EXTRAIT DU DOCUMENT:
▼▼▼

Argumentation écrite du procureur général du Canada devant la Cour supérieure du Canada

Partie II - L'ANALYSE CONTEXTUELLE

L'histoire judiciaire de la Loi réglementant les produits du tabac

1) La Cour supérieure du Québec

  1. La LRPT de 1988 fut contestée devant la Cour supérieure du Québec au regard de la liberté d'expression et du partage des pouvoirs. Dans sa requête en jugement déclaratoire d'alors, la demanderesse ITL prétendait qu'en interdisant toute publicité pour le tabac, la loi empêchait les compagnies concernées de communiquer avec leurs consommateurs. Elle prétendait également que la prohibition privait les consommateurs du droit de recevoir des informations « utiles » au sujet des marques de produits du tabac. Le paragraphe 38 de la requête en question indiquait ce qui suit :
  2. « La prohibition de toute publicité canadienne de produits du tabac privera le consommateur canadien de plusieurs renseignements utiles à son choix entre les différentes marques d'un produit qu'il continue d'avoir le droit d'acheter et de fumer; ces renseignements comprennent :

    Les innovations aux différents produits du tabac;

    Les caractéristiques et les qualités de chaque marque et type de produits du tabac;

    Les renseignements permettant de différencier les diverses marques et types de cigarettes, quant à la longueur, la méthode de filtration, la saveur, la concentration, ainsi de suite, la publicité étant seule capable de permettre une telle différenciation; cette différenciation permet aussi au fumeur de rechercher une certaine appartenance, certaines marques et emballages attirant davantage un groupe de fumeurs plutôt qu'un autre, que ce groupe se distingue par l'âge de ses membres, leur sexe, leur auto-perception, leur mode de vie ou autrement;

    L'avertissement que Santé et Bien-être social Canada considère la cigarette nuisible pour la santé. »

▲▲▲

CONSIGNE A: Comptez les lignes des rangées où figure la chaîne « elderly ». Indiquez seulement ce nombre.

LISTE DES DONNÉES:
▼▼▼

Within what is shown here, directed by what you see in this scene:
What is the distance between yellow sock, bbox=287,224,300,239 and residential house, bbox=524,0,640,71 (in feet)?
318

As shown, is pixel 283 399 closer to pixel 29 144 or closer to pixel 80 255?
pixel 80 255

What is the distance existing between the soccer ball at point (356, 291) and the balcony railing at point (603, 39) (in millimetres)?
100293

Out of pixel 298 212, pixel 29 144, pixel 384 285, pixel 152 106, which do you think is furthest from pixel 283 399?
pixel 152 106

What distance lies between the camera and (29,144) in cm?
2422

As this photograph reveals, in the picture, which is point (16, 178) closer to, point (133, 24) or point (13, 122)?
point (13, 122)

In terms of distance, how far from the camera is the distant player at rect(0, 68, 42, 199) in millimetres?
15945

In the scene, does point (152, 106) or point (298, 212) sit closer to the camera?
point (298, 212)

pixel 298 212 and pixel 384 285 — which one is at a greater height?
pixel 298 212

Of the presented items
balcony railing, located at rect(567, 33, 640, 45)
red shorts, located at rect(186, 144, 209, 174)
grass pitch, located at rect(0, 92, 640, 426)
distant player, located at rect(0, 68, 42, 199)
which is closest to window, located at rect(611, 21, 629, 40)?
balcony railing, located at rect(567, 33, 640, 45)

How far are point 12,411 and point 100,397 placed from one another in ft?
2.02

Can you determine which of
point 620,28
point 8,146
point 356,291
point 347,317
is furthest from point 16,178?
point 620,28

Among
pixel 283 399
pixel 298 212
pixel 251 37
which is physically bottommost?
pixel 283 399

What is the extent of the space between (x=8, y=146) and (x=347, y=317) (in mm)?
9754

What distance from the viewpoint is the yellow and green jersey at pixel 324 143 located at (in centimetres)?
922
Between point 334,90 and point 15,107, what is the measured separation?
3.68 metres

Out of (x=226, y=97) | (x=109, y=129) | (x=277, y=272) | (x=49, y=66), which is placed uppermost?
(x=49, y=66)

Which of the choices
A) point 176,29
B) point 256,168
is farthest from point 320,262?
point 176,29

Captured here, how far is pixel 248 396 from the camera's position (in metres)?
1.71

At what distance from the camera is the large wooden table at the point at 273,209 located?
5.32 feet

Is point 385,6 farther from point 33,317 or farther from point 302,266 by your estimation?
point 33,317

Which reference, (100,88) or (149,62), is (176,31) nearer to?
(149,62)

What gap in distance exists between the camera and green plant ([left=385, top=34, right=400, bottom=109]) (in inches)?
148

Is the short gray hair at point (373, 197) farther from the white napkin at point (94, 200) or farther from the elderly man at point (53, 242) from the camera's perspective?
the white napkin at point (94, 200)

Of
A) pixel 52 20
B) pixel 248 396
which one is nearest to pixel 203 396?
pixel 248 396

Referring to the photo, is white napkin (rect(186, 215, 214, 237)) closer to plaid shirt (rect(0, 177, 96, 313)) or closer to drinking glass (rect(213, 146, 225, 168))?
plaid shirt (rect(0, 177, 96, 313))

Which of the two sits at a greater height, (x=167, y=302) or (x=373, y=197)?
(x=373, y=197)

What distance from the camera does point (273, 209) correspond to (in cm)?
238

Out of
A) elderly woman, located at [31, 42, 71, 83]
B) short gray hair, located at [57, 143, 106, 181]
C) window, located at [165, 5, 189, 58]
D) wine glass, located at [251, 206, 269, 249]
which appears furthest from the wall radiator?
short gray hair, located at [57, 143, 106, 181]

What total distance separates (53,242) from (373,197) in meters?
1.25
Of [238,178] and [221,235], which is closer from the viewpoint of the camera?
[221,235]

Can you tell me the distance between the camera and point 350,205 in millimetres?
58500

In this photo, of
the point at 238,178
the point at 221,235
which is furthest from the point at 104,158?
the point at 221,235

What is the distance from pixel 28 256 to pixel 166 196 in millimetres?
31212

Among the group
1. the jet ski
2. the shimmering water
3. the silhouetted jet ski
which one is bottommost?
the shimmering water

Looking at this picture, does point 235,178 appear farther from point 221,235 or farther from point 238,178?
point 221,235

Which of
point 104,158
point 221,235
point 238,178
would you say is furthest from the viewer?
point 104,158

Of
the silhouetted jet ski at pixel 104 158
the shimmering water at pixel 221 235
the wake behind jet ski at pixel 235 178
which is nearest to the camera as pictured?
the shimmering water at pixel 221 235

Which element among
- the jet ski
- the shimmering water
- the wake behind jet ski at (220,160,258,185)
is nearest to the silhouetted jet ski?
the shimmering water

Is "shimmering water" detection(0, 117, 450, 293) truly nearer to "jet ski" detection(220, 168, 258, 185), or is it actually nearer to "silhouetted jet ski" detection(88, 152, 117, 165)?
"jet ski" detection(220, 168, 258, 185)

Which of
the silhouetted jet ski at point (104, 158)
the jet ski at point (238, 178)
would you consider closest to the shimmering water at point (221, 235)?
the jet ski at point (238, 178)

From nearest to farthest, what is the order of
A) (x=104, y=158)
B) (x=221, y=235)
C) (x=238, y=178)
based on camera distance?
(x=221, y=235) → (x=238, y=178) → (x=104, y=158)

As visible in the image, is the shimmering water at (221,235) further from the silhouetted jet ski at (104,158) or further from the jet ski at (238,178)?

▲▲▲

CONSIGNE B: D'après l'extrait du document, quel paragraphe de la requête en jugement déclaratoire d'ITL est cité ?

SOLUTION A: 2

SOLUTION B: Le paragraphe 38.